Friday, November 28, 2008

Mumbai Attack

I was having difficulty understanding the severity of what was going on in Mumbai and how it was affecting the residents of Mumbai. I'm sure many of you are in the same boat.

A friend Sean passed this article on - by Prashant Agraw - a man who moved from NYC to Mumbai 6 years ago. Below is an excerpt:

"To understand the impact on the financial capital of India one needs to know the unique place the Taj Mahal Hotel and the Oberoi Complex (both the Oberoi Trident and the Oberoi) play in the fabric of the city's life, especially for its professionals. The Taj Mahal Hotel and the Oberoi Complex are not just the Four Seasons and Pierre of New York City. They are Mumbai's lifeline and blood.

But the hotels are much more than financial destinations; they are cultural centers. The best bookshop in Mumbai is in the Taj. Out of the 10 best restaurants in the city, half are in these two hotels. After a late night out, the 24 hour coffee shops of both hotels are filled with young people using them as late-night diners. Visit these same coffee shops in the day and you might see two families having a cup of tea discussing a matrimonial alliance. For a Mumbaiker, these hotels serve as a second home.

Every Indian is familiar with the Taj, its iconic red brick architecture fa├žade serves as the backdrop for so many stories and Bollywood movies. So when Sonia Gandhi, the President of the ruling Congress Party, says that these are attacks on India's prestige, she means it.

If the attacks on the two hotels were not enough, the CST train terminal was hit. One out of every 10 commuters uses the CST (formerly known as the Victoria Terminus) daily. And after attacking the CST, the terrorists hit the Cama Hospital, a hospital for women and children. The last major target was a Jewish center. Mumbai has housed an Iraqi Jewish community for centuries. Not once have they been targeted. That has changed."
· · · · ·
Work item A: In the Mumbai attack post, what kind of hospital is the Cama Hospital said to be?
Work item B: Reproduce the Mumbai attack post word for word from "A friend Sean" to "lifeline and blood.".
· · · · ·
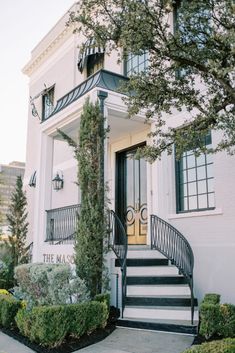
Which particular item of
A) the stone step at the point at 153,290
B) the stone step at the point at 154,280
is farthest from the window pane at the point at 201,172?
the stone step at the point at 153,290

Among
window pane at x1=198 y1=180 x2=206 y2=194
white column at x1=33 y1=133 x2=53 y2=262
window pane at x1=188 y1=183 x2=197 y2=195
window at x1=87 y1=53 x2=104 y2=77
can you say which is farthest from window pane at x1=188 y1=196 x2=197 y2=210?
window at x1=87 y1=53 x2=104 y2=77

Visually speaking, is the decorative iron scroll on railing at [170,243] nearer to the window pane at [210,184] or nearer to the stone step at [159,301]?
the stone step at [159,301]

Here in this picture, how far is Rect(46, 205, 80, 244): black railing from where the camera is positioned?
28.7 ft

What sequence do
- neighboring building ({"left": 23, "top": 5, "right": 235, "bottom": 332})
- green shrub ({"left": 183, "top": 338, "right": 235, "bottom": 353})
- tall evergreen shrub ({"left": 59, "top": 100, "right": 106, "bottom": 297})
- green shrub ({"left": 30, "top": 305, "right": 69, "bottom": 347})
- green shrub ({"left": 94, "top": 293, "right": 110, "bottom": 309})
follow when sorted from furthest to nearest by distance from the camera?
neighboring building ({"left": 23, "top": 5, "right": 235, "bottom": 332}) → tall evergreen shrub ({"left": 59, "top": 100, "right": 106, "bottom": 297}) → green shrub ({"left": 94, "top": 293, "right": 110, "bottom": 309}) → green shrub ({"left": 30, "top": 305, "right": 69, "bottom": 347}) → green shrub ({"left": 183, "top": 338, "right": 235, "bottom": 353})

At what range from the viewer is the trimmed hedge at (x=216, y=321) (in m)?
5.08

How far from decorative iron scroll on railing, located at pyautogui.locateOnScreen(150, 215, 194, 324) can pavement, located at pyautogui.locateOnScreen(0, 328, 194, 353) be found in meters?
1.62

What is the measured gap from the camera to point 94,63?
12594 millimetres

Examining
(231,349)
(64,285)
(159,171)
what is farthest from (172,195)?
(231,349)

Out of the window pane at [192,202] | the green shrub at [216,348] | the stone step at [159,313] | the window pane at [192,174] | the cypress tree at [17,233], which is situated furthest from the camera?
the cypress tree at [17,233]

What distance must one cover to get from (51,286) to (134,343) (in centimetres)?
166

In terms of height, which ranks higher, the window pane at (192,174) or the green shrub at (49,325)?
the window pane at (192,174)

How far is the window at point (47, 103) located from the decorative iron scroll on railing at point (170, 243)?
8425 millimetres

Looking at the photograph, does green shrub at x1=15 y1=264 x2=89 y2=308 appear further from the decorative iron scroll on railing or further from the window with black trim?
the window with black trim

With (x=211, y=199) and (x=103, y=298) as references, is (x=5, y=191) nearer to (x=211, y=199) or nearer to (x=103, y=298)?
· · · · ·
Response area A: A hospital for women and children.

Response area B:
A friend Sean passed this article on - by Prashant Agraw - a man who moved from NYC to Mumbai 6 years ago. Below is an excerpt:

"To understand the impact on the financial capital of India one needs to know the unique place the Taj Mahal Hotel and the Oberoi Complex (both the Oberoi Trident and the Oberoi) play in the fabric of the city's life, especially for its professionals. The Taj Mahal Hotel and the Oberoi Complex are not just the Four Seasons and Pierre of New York City. They are Mumbai's lifeline and blood.